Something like a "sailing bible". I don't know much about the English sailing book market, so I'm not able to point out a special book. But I would like to hear recommendations for such a books myself, as English wasn't my motherlanguage too. Any foreign language at school had been my absolute horror and I was always very bad at it. Even if I tried to learn any vocabulary very hard it didn't worked. I could answere everything at the vocabulary test but if I had to use those words by speaking or writing in English or seeing the word in the middle of a text, they were like blown away from my mind. And with grammar it happend similar ...

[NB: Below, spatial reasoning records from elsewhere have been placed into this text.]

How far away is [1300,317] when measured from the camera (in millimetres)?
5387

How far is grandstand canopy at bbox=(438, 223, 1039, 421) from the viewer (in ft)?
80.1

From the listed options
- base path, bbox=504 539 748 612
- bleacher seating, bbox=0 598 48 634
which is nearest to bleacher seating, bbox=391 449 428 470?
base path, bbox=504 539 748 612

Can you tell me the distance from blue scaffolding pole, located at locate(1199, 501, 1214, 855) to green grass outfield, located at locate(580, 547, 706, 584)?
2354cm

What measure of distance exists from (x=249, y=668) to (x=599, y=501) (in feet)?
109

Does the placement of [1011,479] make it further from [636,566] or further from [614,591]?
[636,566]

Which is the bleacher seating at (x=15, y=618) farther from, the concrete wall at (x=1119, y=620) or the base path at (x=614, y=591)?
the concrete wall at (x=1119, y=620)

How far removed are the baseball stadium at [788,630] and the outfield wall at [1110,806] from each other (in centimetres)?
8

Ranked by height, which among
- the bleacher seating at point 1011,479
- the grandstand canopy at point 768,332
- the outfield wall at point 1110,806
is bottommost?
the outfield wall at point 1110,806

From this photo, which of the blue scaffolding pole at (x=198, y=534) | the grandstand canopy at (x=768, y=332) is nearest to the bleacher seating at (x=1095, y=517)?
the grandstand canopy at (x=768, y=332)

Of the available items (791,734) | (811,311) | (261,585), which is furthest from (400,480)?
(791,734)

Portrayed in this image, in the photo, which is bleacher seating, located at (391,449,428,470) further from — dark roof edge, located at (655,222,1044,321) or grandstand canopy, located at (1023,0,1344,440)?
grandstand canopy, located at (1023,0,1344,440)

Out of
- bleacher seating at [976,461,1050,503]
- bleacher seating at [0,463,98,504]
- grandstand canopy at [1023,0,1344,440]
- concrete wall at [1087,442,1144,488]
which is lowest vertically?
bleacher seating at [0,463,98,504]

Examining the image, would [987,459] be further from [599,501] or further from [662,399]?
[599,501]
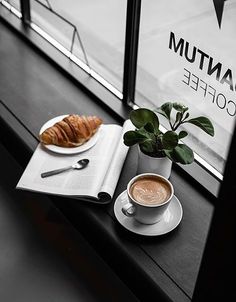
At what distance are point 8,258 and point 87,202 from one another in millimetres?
164

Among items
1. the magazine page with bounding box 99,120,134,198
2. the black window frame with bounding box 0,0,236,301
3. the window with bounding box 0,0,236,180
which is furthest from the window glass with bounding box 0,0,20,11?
the magazine page with bounding box 99,120,134,198

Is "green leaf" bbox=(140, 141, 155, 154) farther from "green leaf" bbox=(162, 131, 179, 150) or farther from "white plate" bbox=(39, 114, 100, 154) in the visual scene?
"white plate" bbox=(39, 114, 100, 154)

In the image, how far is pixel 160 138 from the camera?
2.98 feet

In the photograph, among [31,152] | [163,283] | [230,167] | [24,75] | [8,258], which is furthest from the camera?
[24,75]

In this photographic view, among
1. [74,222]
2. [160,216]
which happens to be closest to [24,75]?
[74,222]

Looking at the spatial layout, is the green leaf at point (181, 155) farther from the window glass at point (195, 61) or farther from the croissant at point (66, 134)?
the croissant at point (66, 134)

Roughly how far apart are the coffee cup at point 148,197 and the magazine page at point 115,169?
0.17ft

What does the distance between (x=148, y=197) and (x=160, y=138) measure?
0.35 feet

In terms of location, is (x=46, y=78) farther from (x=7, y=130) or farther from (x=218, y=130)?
(x=218, y=130)

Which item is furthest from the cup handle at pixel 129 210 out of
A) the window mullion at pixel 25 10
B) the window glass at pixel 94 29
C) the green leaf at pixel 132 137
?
the window mullion at pixel 25 10

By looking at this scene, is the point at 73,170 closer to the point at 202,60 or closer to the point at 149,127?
the point at 149,127

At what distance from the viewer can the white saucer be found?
889 mm

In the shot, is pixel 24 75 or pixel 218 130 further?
pixel 24 75

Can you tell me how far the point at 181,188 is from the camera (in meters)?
0.99
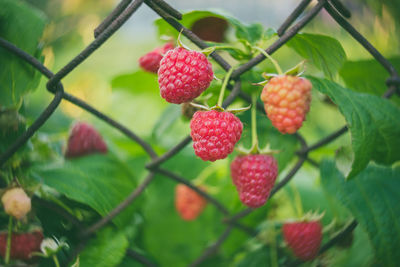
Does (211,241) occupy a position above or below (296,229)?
below

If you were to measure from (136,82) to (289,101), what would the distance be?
25.6 inches

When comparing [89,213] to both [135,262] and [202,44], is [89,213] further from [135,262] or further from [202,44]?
[202,44]

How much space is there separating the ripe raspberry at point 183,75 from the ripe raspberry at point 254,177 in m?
0.15

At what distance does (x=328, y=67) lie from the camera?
573mm

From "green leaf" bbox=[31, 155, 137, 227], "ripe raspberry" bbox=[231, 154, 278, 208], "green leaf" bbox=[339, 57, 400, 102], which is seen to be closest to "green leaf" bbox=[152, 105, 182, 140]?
"green leaf" bbox=[31, 155, 137, 227]

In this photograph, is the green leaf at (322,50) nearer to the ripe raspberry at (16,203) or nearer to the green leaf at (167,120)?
the green leaf at (167,120)

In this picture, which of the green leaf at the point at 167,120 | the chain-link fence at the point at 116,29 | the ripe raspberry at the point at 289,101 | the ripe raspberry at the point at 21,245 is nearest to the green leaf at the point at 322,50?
the chain-link fence at the point at 116,29

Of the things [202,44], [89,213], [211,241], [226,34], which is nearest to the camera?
[202,44]

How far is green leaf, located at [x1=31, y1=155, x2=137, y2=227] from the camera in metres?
0.58

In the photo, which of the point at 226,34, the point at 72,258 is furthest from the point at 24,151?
the point at 226,34

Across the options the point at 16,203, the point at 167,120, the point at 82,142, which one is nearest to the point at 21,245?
the point at 16,203

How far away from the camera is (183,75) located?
0.45 metres

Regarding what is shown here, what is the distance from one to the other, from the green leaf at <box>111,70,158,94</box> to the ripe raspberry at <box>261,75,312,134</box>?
521 mm

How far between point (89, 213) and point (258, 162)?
28 centimetres
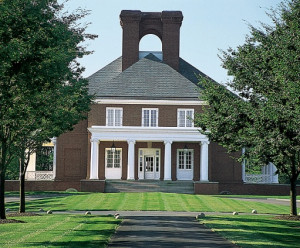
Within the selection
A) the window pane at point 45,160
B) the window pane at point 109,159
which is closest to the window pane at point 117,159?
the window pane at point 109,159

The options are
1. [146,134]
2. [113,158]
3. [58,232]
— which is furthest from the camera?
[113,158]

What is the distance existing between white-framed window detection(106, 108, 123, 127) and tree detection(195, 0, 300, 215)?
25654 mm

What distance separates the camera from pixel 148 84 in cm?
5581

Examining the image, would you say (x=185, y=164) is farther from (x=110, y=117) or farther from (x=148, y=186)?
(x=110, y=117)

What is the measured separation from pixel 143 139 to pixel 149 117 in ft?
8.59

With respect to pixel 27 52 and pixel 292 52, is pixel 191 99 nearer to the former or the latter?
pixel 292 52

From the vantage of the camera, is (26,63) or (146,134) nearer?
(26,63)

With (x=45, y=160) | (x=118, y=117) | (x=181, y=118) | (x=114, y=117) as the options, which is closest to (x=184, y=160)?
(x=181, y=118)

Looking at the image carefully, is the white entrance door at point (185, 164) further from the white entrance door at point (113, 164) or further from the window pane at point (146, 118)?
the white entrance door at point (113, 164)

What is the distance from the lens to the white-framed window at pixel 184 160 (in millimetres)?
55344

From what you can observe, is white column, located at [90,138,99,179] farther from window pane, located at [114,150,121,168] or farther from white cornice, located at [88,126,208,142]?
window pane, located at [114,150,121,168]

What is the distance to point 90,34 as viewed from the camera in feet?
100

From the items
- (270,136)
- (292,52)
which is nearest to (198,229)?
(270,136)

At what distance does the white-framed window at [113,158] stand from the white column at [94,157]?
227cm
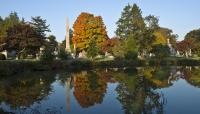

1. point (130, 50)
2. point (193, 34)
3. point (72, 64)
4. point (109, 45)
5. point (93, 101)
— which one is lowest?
point (93, 101)

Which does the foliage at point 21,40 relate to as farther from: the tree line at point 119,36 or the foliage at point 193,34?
the foliage at point 193,34

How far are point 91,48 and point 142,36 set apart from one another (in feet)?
52.8

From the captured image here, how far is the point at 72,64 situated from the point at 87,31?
29.8 metres

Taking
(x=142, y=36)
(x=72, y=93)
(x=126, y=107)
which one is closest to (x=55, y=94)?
(x=72, y=93)

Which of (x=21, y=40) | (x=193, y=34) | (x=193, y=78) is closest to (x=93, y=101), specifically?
(x=193, y=78)

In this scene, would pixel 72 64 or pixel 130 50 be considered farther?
pixel 130 50

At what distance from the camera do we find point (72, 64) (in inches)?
2211

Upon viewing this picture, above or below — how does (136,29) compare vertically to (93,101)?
above

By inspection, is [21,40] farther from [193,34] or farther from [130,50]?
[193,34]

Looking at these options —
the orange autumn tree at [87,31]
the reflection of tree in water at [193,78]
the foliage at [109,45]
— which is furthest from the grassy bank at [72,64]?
the orange autumn tree at [87,31]

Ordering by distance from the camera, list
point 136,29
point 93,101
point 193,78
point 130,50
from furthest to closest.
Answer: point 136,29, point 130,50, point 193,78, point 93,101

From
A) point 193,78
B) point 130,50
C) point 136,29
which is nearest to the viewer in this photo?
point 193,78

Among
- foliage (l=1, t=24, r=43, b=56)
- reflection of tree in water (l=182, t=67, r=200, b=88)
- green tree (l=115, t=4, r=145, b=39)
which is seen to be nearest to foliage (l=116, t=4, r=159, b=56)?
green tree (l=115, t=4, r=145, b=39)

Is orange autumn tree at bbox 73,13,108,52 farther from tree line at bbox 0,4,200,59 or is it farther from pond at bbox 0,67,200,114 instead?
pond at bbox 0,67,200,114
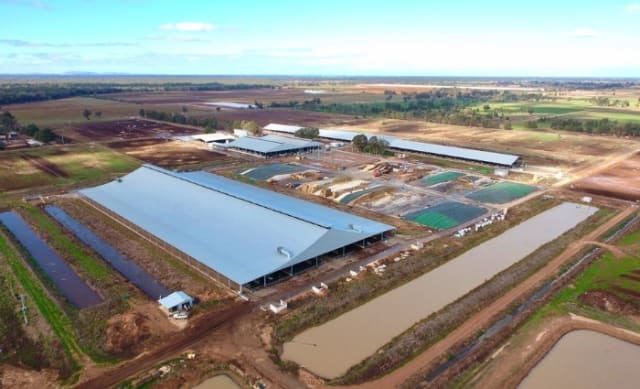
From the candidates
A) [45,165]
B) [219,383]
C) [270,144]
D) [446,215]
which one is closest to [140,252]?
[219,383]

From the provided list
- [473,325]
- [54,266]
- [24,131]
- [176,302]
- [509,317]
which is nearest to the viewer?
[473,325]

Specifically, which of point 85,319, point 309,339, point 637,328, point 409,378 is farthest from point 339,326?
point 637,328

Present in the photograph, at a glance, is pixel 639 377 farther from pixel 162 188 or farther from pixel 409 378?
pixel 162 188

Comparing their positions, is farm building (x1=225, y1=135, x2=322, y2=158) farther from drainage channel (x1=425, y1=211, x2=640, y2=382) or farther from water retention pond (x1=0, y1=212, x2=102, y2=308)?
drainage channel (x1=425, y1=211, x2=640, y2=382)

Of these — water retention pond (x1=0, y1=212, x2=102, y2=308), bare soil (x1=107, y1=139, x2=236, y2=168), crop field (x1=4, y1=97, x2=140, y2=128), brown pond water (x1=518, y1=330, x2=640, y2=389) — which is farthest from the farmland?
crop field (x1=4, y1=97, x2=140, y2=128)

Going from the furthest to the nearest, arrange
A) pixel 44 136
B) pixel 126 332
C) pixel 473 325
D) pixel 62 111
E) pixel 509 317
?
1. pixel 62 111
2. pixel 44 136
3. pixel 509 317
4. pixel 473 325
5. pixel 126 332

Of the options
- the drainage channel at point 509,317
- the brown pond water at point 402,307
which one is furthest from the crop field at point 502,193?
the drainage channel at point 509,317

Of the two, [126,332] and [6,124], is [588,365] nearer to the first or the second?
[126,332]

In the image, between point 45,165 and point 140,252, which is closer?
point 140,252
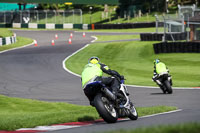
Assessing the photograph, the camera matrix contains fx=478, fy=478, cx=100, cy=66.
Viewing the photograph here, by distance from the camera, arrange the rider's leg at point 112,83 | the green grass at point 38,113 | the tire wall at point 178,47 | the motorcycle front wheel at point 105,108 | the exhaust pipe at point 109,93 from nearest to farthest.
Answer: the motorcycle front wheel at point 105,108
the exhaust pipe at point 109,93
the green grass at point 38,113
the rider's leg at point 112,83
the tire wall at point 178,47

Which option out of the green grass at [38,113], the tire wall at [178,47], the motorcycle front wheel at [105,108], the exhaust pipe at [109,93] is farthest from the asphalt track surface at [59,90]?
the tire wall at [178,47]

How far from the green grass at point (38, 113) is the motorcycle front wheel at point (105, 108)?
120 centimetres

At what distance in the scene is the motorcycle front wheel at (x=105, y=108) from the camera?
10.4m

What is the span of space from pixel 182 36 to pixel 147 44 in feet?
11.4

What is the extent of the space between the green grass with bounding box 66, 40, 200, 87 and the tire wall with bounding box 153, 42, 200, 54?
0.36 meters

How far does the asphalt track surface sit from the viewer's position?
10.7 metres

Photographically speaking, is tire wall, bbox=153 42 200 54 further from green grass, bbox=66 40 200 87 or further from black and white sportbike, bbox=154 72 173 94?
black and white sportbike, bbox=154 72 173 94

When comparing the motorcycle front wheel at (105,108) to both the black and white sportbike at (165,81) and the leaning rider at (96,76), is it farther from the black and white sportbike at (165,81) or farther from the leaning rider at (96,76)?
the black and white sportbike at (165,81)

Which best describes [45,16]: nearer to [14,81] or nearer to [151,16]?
[151,16]

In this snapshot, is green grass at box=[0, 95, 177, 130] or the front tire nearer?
green grass at box=[0, 95, 177, 130]

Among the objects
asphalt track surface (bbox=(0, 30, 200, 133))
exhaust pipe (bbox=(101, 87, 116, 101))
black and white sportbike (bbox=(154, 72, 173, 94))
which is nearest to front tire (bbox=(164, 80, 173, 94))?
black and white sportbike (bbox=(154, 72, 173, 94))

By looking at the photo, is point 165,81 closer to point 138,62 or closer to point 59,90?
point 59,90

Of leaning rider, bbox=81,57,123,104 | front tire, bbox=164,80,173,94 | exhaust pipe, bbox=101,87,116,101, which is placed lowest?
front tire, bbox=164,80,173,94

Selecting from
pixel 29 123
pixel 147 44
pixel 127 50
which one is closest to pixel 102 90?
pixel 29 123
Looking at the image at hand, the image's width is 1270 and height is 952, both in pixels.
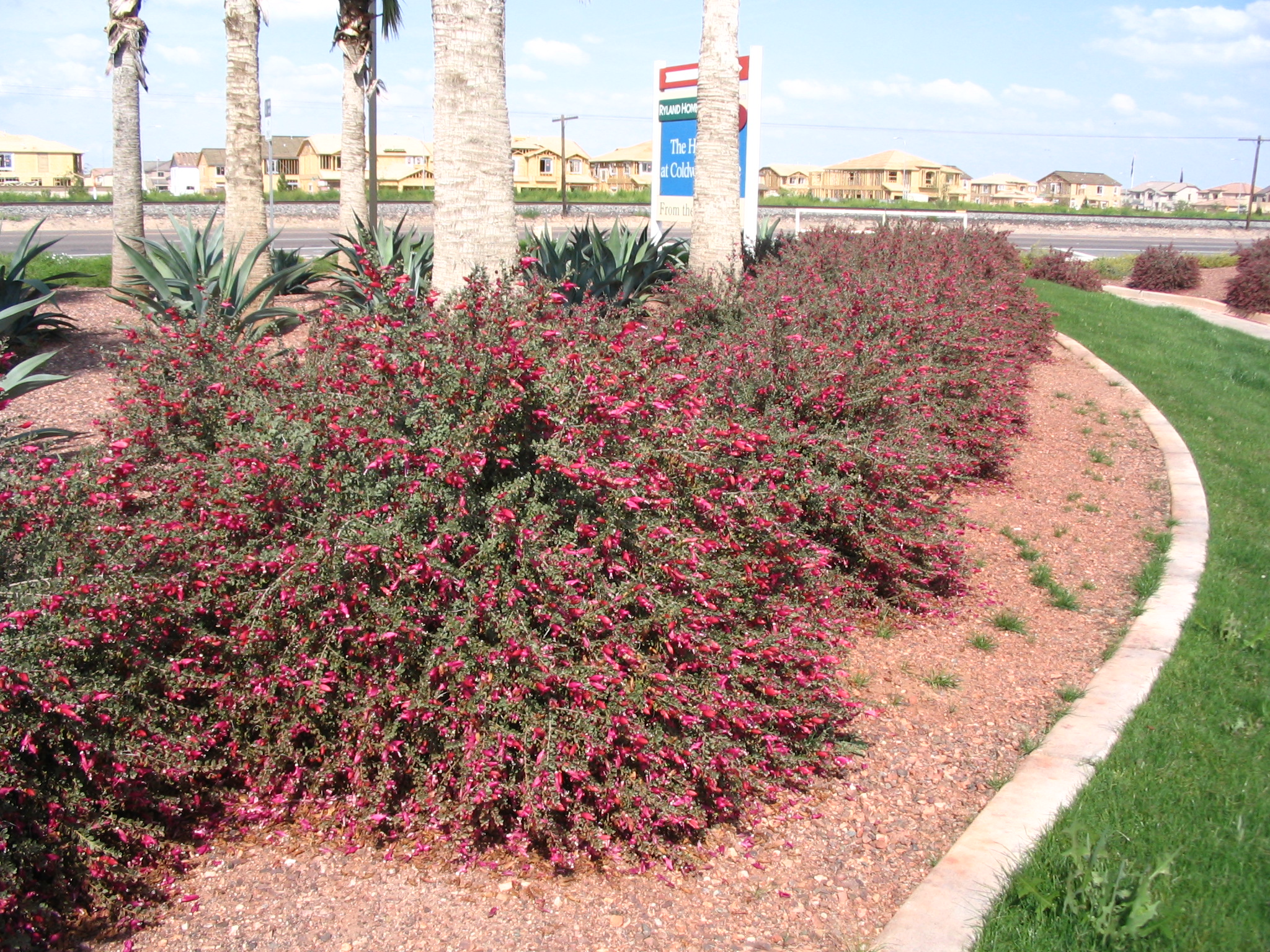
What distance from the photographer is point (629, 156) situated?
84.2 metres

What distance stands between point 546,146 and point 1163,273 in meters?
66.5

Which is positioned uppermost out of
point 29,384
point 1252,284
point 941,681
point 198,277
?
point 1252,284

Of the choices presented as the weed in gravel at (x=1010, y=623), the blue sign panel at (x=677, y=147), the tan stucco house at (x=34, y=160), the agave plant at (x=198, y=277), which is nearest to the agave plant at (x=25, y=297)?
the agave plant at (x=198, y=277)

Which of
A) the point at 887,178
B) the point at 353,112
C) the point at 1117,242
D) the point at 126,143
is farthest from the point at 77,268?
the point at 887,178

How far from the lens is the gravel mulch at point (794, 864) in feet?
10.0

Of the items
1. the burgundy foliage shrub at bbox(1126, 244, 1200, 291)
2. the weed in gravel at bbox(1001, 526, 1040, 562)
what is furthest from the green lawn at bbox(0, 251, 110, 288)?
the burgundy foliage shrub at bbox(1126, 244, 1200, 291)

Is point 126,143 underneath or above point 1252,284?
above

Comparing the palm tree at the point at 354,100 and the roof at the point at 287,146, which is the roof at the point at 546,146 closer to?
the roof at the point at 287,146

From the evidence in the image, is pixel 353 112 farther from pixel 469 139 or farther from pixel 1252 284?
pixel 1252 284

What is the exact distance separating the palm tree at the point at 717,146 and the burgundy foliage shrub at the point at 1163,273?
65.2 feet

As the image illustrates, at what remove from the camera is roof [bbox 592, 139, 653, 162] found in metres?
81.4

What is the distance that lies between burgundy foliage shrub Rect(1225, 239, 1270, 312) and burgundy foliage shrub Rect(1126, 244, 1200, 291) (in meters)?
1.59

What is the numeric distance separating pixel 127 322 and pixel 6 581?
7439 millimetres

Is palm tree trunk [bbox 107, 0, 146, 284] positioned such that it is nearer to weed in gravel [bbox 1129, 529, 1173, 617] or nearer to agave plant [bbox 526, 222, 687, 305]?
agave plant [bbox 526, 222, 687, 305]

Long time after school, more by accident I started to read more and more books in English (well, my most favourite author ((Bernard Cornwell) wasn't available in German any more or some books (especially one sailing thriller) were soooooo bad translated (from someone with absolute no sailing knowledge) which forced me to look for the original English versions).
I seldom look up any words in a dictionary. I try to understand the words in their context. After a while it worked very good and I found out that the words, the meanings I learn at this way I'm enable to use in writing and speaking fairly well. (I'm surely not perfect, but it seems that I can be understood ...)
I worked myself into several topics and their special English vocabulary in this way, but I haven't done so with sailing yet, but I plan to start now. I haven't just decided with which book I should start ... there are so many available thanks to internet book shops nowadays and I'm a little bit out of money at the moment.
Maybe it would also be a good idea to look for a sailing book which is available translated into your motherlanguage. So you could buy the Hungarian version of it, if you might have any problem in understanding the English one.
If you are better at learning by hearing ... you should maybe go sailing on a boat from an English speaking country ...
Or you can also start to visit all the English sailing homepages in the net ... it might be very possible that there is somewhere in the net also a English-English sailing dictionairy ...
I hope this might help a little bit.
Bye Dago
from Germany's most norther town Flensburg
At 09:59 27.07.04 +0200, you wrote:
>Hi folks,
>I'm new on this list, altough I'm sailing since my very childhood. However,
>there are a lot of English worlds, I do not understand regarding sailing,
>especially the parts of a craft. Does anyone have an idea how could I catch
>up with native speakers? (Don't suggest that I should look up in the
>English-Hungarian sailing dictionary, cuz there is no such a thing.)